While far from entirely in opposition to Wade, it is no surprise that Marc Gruber from the International Federation of Journalists saw things somewhat differently. He insisted that the issues facing journalism—as a profession—had to be separated from the issues facing the media business—as an industry. He argued that while the industry, including newspapers, seems to be recovering quickly in many countries as the recession comes to an end, the profession is not—many journalists have lost their jobs, many more now work as freelancers under increasingly precarious conditions both at home and abroad, and without the organisational support that many could count on until recently.
Gruber insisted that these issues have to be addressed, though he also underlined that he was sceptical of ideas of direct public subsidies for journalistic work, worrying both about maintaining journalistic independence and about issues of how recipients of support could be held accountable.
One politician who has worked to advance the conversation is the Danish Member of the European Parliament Morten Løkkegaard (Venstre/ALDE), who recently served as rapporteur on a report about journalism and new media. In his comments Løkkegaard praised The Changing Business of Journalism and its Implications for Democracy and quoted from it that "the business of journalism is too important to leave to journalists and media managers" underlining that he—as a former journalist for both private newspapers and public broadcasters in his native Denmark—saw it as his role as a newly minted politician to push for measures to support independent quality journalism, especially at a European level.
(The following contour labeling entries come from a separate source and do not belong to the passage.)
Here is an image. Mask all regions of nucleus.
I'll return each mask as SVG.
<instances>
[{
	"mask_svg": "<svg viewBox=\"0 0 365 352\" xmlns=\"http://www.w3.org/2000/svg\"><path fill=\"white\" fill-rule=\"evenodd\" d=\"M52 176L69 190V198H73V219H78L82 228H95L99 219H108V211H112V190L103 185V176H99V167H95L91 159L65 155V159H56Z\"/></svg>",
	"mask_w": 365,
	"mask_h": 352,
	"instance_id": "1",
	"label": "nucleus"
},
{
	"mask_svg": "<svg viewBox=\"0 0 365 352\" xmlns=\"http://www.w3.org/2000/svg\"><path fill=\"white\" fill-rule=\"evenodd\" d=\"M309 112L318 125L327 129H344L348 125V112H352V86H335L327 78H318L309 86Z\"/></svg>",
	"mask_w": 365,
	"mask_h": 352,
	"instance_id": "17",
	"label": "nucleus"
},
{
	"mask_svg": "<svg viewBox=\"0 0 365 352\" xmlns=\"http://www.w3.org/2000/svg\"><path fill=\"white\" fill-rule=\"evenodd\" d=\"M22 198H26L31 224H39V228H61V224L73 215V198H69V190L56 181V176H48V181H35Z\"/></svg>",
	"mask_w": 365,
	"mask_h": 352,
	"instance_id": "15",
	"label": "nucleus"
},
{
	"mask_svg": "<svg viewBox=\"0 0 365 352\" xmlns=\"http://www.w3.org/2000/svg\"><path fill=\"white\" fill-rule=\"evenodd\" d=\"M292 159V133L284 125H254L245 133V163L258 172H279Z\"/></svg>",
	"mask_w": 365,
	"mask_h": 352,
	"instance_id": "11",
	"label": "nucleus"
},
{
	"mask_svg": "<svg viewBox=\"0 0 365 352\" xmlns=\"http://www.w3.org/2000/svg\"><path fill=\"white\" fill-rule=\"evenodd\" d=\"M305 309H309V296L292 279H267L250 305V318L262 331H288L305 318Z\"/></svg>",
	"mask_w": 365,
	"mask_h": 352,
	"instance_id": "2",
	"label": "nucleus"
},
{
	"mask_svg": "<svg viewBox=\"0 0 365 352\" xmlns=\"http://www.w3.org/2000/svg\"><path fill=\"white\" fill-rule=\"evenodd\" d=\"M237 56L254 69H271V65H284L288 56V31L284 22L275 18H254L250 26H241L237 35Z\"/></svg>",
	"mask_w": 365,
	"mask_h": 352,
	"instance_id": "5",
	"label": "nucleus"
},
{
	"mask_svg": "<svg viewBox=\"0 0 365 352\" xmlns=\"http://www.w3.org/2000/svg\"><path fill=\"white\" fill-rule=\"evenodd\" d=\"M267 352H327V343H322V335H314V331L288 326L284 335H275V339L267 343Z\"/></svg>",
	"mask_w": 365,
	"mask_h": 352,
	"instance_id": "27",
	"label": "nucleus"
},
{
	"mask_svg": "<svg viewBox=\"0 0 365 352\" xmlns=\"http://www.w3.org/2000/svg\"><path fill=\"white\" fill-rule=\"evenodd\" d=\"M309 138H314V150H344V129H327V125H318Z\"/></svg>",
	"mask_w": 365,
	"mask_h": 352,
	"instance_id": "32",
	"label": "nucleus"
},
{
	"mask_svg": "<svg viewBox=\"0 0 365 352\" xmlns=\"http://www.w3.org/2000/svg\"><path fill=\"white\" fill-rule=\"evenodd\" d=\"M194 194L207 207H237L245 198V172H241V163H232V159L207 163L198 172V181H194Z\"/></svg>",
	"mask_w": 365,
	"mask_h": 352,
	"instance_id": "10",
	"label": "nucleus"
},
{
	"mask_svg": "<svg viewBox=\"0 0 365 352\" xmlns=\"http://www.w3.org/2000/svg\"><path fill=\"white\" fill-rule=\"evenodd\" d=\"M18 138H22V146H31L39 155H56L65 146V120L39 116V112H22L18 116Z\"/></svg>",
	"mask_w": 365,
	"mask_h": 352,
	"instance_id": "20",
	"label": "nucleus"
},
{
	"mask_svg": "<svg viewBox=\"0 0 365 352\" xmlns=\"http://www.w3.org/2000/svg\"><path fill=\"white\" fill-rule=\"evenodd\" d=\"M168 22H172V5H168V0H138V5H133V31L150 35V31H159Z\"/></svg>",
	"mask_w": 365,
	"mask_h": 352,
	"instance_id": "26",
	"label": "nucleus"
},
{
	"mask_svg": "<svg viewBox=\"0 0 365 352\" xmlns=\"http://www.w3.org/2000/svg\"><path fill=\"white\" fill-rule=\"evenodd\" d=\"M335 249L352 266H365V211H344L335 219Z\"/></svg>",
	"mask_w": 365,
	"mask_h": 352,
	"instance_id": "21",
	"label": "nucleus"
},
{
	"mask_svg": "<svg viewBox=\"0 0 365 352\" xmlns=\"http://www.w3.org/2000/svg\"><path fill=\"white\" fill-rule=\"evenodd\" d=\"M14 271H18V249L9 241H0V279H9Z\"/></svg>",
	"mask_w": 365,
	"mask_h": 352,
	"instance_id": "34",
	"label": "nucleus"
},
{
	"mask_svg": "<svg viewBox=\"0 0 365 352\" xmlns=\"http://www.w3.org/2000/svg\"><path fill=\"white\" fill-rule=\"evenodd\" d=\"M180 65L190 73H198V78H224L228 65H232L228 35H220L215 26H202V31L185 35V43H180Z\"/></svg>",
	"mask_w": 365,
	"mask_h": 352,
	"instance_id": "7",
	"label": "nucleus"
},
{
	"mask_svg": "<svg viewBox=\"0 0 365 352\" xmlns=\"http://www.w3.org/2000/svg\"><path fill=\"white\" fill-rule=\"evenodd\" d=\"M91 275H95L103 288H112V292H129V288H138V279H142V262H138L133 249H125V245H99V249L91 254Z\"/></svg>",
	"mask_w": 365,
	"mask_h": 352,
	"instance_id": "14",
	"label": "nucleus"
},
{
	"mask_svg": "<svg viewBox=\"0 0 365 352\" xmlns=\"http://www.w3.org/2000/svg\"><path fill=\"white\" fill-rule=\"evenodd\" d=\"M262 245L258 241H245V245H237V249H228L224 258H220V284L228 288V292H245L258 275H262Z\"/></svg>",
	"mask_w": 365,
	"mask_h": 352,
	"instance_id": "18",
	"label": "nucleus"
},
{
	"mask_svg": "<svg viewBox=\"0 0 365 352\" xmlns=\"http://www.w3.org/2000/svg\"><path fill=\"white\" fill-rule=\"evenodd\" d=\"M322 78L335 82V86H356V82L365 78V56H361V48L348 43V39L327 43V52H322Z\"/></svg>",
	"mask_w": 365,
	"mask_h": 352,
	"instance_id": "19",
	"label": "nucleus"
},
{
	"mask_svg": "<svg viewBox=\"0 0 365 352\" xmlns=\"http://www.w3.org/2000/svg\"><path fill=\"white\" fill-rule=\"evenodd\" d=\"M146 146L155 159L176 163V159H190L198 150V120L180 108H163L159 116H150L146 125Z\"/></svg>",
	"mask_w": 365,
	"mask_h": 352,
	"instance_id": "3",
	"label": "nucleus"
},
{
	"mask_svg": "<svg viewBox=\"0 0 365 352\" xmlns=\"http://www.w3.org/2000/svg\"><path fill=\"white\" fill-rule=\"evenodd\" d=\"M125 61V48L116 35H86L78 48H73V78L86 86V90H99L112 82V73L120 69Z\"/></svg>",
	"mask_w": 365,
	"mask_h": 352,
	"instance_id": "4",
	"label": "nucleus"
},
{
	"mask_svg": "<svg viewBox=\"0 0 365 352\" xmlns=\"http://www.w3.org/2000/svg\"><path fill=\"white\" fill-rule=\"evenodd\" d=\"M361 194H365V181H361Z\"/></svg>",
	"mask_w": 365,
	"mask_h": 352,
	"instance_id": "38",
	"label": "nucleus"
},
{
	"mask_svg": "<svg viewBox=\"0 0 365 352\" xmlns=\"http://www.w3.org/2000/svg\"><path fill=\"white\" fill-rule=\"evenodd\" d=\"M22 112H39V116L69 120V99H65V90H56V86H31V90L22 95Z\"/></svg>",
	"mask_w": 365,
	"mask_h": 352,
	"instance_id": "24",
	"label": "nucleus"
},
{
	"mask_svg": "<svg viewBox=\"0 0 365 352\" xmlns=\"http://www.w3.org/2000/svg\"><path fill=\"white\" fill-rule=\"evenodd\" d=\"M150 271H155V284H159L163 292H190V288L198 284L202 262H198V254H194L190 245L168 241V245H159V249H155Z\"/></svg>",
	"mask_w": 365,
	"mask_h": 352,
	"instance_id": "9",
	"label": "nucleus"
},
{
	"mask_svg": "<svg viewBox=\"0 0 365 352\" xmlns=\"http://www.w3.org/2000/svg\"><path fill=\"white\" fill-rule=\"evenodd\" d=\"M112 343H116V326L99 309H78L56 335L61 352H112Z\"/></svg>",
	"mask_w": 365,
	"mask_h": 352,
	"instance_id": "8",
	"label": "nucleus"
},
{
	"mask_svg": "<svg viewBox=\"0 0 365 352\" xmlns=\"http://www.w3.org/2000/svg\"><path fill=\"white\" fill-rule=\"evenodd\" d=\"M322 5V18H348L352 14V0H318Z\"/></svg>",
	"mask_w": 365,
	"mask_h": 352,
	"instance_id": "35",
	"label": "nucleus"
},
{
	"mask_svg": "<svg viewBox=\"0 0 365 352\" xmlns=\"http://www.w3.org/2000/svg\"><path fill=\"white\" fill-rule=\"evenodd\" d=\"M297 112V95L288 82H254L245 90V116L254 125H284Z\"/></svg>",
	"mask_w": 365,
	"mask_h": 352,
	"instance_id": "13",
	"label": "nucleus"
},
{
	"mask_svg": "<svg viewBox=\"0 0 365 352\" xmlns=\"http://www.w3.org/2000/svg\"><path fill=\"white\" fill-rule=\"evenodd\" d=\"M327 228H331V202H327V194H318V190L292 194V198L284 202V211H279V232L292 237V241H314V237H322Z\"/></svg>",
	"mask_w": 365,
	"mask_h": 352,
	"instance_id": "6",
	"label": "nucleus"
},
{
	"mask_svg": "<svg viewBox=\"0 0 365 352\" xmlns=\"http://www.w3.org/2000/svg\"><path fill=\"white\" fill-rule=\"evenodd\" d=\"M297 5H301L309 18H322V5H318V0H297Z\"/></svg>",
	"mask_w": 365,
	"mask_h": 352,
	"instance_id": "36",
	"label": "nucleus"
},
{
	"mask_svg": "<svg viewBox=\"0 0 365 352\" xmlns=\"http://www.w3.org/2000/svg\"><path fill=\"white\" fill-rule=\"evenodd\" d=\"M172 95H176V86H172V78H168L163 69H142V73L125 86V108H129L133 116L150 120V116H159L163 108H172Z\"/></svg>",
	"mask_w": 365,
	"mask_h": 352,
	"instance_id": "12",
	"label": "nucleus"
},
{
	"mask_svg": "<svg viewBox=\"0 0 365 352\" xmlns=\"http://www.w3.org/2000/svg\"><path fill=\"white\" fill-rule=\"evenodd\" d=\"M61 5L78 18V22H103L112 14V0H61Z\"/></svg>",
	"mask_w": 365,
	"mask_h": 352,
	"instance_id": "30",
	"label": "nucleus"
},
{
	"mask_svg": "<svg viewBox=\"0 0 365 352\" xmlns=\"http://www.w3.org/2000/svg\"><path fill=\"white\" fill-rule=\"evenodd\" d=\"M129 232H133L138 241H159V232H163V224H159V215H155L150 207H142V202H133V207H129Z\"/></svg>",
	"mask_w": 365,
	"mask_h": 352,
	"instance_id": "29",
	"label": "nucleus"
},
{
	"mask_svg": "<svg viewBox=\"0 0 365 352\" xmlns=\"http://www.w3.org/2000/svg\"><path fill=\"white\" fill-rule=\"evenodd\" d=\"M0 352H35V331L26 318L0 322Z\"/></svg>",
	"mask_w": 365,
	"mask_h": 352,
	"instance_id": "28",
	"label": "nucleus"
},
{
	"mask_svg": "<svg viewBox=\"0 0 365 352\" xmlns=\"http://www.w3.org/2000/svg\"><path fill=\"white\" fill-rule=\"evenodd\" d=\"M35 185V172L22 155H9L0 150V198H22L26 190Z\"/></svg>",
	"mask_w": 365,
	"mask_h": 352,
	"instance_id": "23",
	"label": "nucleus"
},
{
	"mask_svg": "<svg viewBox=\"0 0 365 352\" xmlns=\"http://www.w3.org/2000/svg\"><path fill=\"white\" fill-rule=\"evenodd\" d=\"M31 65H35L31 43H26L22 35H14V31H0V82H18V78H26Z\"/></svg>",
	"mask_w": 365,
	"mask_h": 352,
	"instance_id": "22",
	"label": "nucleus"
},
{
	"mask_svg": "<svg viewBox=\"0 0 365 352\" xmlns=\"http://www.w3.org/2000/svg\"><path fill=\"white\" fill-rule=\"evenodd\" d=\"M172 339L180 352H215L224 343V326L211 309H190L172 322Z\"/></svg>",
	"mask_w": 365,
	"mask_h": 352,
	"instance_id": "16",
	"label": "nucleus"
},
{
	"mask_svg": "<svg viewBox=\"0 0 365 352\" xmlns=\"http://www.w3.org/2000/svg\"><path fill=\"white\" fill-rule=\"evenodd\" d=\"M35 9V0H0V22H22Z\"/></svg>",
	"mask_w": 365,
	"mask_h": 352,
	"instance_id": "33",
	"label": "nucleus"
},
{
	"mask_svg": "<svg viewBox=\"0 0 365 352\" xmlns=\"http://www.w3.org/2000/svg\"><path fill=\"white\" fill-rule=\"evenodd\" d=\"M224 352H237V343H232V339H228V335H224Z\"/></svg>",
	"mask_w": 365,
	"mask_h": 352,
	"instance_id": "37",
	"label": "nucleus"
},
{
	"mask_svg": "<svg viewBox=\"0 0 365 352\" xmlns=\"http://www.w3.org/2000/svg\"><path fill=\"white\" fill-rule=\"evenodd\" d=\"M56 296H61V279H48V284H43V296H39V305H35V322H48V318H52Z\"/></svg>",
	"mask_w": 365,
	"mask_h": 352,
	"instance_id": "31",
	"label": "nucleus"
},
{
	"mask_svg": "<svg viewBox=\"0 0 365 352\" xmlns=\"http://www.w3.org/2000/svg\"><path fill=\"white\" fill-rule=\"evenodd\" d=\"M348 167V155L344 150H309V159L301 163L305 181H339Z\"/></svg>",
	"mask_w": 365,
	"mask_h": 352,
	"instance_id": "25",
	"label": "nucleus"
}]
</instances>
He mentioned the desire of the EP to support investigative journalism and how this had run into problems around ensuring independence and used recent controversies surrounding media legislation in Hungary to illustrate the importance of striking the right balance between a public role in a mixed media landscape, accountability of recipients of public support, and continued journalistic independence and professional integrity. He insisted that his own experience—as a political liberal and an experienced investigative journalist—did not convince him that there was a necessary incompatibility between public support and editorial autonomy.
Adam Watson Brown from the European Commission made clear that he too thought the European Union should work with professional journalists, the media industry, and with member states to address the question of the future of the media, suggesting that a group would be established to discuss the issue and make sure that ideas and insights flowed freely between countries.
The following discussion ranged widely, from differences and similarities between the media in the US and in Europe, over pay walls, tablets, and mobile phones as the tools with which a future for the news industry could be built, and to distinctions between legacy media and new entrants as recipients of subsidies.
David Levy ended the discussion by reiterating the need to continue the conversation and the exchange of knowledge and ideas across national boundaries, to make sure that we can continually take stock of what is being done, how well it works, and evaluate whether what has been practiced in one place may or may not be applicable elsewhere.
Effective decisions, both amongst journalistic professionals, media managers, and media policymakers must, he insisted, be based on better knowledge and comparative analysis of the problems at hand. Thus was the motivation behind the book, the event itself, and the ongoing work of the Reuters Institute.